The gameplay. How do I describe it? The phrase reductoironic comes to mind. If you have yet to play this game, I suggest you get off your highhorse and do so immediately before reading onwards, as the rest of this post may contains spoilers that could potentially ruin your experience of it. Here you are, given a simple task, to defeat the GRINNING COLOSSUS (a stand-in for the mainstream gaming industry? You decide). You are given hammers, but they are powerless against the grinning giant. Brilliant, a biting commentary on traditional gaming conventions. Your actions seem futile. Turns out the only way to defeat the beast is to take a different approach — to burn a rope, as it were.

Or. That is what we are lead to believe.

In fact, burning the rope only exacerbates (worsens) the situation. Maybe I’m reading too much into this (or perhaps, and more plausibly, others aren’t reading hard enough), but if we are to read the GRINNING COLOSSUS as the mainstreaming gaming industry, if our conventional means of attack — that is, conventional games — are powerless to stop it, we must resort to means that are more, dare I say, unconventional. We must create games that take our understanding of video games and turns them on their heads.

We must burn the rope.

But it is after burning the rope that we realize the follies of playing with fire. Our attempt to undermine “the industry” has only resulted in the creation of another tier of it — the “indie games” tier, a BURNING FIRE SNAKE – which industry giants (Microsoft, Sony, Nintendo, etc.) use to hegemonize and encroach on our works. XBox Live Arcade, WiiWare. We are fighting an impossible battle — a battle that cannot be won — and this is a point that is punctuated poginantly and concisely in ASTROFC. All in merely 708 kilobytes. Demake? Hardly.

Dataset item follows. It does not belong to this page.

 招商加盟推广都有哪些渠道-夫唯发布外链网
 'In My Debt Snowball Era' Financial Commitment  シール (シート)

Advanced Set The Rope On Fire Cartridge by Blueberry, 0.55 MB

Indie As Hell: The Hordes

Thursday, August 28th, 2008

Hello! I’m the high score whore that Mr. Podunkian had been warning you about. Now Pug Fugly (real name Chris Roper, but don’t tell anyone) has a new game out, titled The Hordes. If you’re as old as he is, then you’d probably remember credit-guzzling games like Galaxians and Space Invaders. You’d also recognize that the same ship from Namco’s arcade shooter makes an appearance here, but with a new lick of paint and maneuverability that wasn’t found in the original.

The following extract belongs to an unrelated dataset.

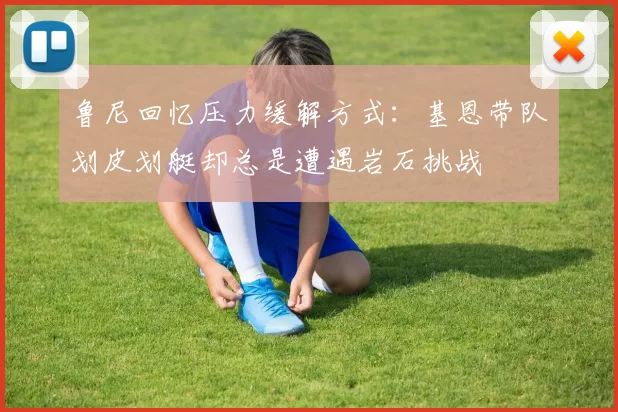 鲁尼回忆压力缓解方式：基恩带队划皮划艇却总是遭遇岩石挑战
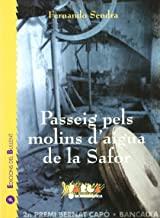 PASSEIG PELS MOLINS D'AIGUA DE LA SAFOR | 9788489663688 | SENDRA, FERNANDO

Here’s how the game works: you shoot aliens for points, and blow up larger aliens for power-ups. Grab the collectibles to upgrade your weapon and increase the difficulty level of the next enemy wave. Repeat this for massive points. But, hey! Don’t let upgrades go uncollected, or your weapon will “power-down” automatically. If you last three minutes out there in space then you might make it into the top ten. If not, stick to WoW instead.